A FARA complaint filed at the Department of Justice on July 15, 2016, alleged that Simpson was lobbying on behalf of Russian-owned Prevezon Holdings Ltd. to repeal the Magnitsky Act.
The complaint was filed by London-based investment company Hermitage Capital Management, whose CEO, William Browder, was instrumental to the passage of the Magnitsky Act in 2012.
The Magnitsky Act put sanctions on Russian officials, including a freeze on overseas assets, who were believed to have been involved in the death of lawyer Sergei Magnitsky, who died in a Russian prison in 2009 after allegedly undergoing torture.
Magnitsky, who was hired by Browder, had allegedly uncovered a massive corruption scandal involving Russian officials. After giving testimony under oath, Magnitsky was arrested, detained, and eventually died in custody.
Russian authorities have sought for years to overturn the Magnitsky Act. In response to its passing, Russian President Vladimir Putin signed a bill banning the adoption of Russian children by parents in the United States.
According to the FARA complaint, Simpson had “been hired by Prevezon to lobby for the anti-Magnitsky Campaign.”
“Neither Glenn Simpson, SNS Global, or Fusion GPS has submitted any LDA or FARA filing in respect of its lobbying activities in relation to the anti-Magnitsky campaign, which is clearly seeking to influence U.S. public opinion on policy issues (namely to repeal the Magnitsky Act and derail the Global Magnitsky Act),” the document said. LDA is the acronym for the Lobbying Disclosure Act, which requires lobbyists to file quarterly reports with each house of Congress.

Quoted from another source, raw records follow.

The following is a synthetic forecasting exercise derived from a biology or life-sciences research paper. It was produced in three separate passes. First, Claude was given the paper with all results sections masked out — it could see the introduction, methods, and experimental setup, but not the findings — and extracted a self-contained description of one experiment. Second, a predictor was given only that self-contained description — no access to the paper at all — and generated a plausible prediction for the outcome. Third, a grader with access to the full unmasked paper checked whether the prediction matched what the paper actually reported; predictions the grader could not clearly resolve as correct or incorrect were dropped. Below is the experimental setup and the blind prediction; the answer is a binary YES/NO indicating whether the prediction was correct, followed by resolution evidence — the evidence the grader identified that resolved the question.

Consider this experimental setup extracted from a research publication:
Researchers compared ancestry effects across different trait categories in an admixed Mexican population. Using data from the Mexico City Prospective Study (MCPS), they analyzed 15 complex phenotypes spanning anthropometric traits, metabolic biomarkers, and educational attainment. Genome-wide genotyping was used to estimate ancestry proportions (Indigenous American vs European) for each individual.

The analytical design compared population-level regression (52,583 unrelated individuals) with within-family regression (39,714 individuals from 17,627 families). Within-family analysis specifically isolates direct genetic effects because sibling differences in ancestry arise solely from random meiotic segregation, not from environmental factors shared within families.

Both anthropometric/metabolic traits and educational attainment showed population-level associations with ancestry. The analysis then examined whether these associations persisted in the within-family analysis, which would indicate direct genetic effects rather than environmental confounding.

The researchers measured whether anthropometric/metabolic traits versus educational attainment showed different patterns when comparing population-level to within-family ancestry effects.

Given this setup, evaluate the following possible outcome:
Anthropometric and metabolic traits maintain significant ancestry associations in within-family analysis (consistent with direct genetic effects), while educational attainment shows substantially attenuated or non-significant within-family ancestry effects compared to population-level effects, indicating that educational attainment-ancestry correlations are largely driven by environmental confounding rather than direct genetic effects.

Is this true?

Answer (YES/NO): YES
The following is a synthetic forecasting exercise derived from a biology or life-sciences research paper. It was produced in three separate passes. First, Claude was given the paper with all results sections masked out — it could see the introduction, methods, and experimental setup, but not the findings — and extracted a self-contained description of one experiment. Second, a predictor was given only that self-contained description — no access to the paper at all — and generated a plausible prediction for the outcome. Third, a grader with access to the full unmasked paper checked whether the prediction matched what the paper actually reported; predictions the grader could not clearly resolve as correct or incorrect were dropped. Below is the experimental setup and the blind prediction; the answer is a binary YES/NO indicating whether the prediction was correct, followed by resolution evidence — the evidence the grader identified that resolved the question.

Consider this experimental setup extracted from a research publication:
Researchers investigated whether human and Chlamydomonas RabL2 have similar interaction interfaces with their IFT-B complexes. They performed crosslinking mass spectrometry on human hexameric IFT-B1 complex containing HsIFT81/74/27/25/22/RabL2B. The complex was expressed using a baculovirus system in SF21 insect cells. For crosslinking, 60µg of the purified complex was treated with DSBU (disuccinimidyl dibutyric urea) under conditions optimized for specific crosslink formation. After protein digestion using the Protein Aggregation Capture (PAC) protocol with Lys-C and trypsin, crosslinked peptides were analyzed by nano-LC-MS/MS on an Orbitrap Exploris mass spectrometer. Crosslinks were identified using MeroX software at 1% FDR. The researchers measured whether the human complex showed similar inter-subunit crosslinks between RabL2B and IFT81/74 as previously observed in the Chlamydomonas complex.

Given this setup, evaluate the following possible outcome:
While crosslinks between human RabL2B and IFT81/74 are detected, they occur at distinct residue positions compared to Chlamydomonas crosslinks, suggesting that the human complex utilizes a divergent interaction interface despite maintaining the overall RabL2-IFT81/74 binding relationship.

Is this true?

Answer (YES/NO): NO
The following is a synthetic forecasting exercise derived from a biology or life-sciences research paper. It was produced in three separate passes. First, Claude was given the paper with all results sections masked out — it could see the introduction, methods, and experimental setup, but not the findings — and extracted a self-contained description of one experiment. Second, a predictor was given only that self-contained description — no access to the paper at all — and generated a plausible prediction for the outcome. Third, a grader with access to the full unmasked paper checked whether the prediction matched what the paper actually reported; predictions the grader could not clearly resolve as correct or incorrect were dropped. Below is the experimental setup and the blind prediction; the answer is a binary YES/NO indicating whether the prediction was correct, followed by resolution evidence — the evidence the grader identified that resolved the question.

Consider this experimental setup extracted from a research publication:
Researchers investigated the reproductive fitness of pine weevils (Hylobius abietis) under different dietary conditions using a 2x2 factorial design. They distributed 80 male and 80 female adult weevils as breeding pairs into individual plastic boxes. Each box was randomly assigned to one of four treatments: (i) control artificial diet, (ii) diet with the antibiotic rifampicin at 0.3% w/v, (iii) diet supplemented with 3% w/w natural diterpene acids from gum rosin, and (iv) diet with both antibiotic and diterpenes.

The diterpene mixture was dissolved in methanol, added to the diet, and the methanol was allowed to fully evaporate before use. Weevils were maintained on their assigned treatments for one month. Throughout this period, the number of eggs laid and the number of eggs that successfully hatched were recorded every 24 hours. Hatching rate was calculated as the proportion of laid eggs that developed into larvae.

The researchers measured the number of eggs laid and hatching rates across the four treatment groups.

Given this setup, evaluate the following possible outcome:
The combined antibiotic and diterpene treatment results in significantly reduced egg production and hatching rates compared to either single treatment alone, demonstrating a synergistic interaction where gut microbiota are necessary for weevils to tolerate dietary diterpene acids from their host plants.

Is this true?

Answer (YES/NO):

The problem of individuals not registering under FARA was underscored by Feinstein when Browder testified before the Senate judiciary committee on July 27.
“There is a significant problem with under-enforcement of the law. Individuals who lobby and engage in political activities on behalf of foreign government and interests in the United States do not register in a way that works with the Justice Department,” Feinstein said.
Another person accused back in July 2016 of failing to register as a foreign agent was Natalia Veselnitskaya, a Russian lawyer who worked for Prevezon.
According to the document, Veselnitskaya played a key role in organizing a screening of a film intended to “rewrite the history of Sergei Magnitsky.” She has also been active in Washington in an effort to get the act repealed.
“On information and belief, in doing so she is being directed by the Russian government, and therefore should be required to file under FARA,” the documents state.
Veselnitskaya is the lawyer who met with Donald Trump Jr. on June 9, 2016, at Trump Tower. Trump Jr. said that he had accepted the meeting because he believed she would provide potentially damaging information on Hillary Clinton that could be useful during the campaign.
However, it appears that Veselnitskaya was conducting her lobbying work against the Magnitsky Act instead.
“We primarily discussed a program about the adoption of Russian children that was active and popular with American families years ago and was since ended by the Russian government, but it was not a campaign issue at the time and there was no follow-up,” Trump Jr. said in a statement on July 8, after The New York Times reported on the meeting.
On Nov. 7, Fox News, citing a confidential source and court documents, reported that Veselnitskaya met with Simpson before and after her meeting with Trump Jr. in June 2016.
Sen. Chuck Grassley (R-Iowa), chairman of the Senate judiciary committee, requested information on July 11 on why Veselnitskaya was allowed to enter the United States without a visa.
In a letter requesting the information from the Department of Homeland Security and the State Department, Grassley says that Veselnitskaya was granted a parole letter in 2015, after having initially been denied a visa, to participate in a court case in the United States.
The parole expired on Jan. 7, 2016, and a request for an extension was denied on Jan. 4, 2016.
“This raises serious questions about whether the Obama administration authorized her to remain in the country, and if so, why?” Grassley said in a statement.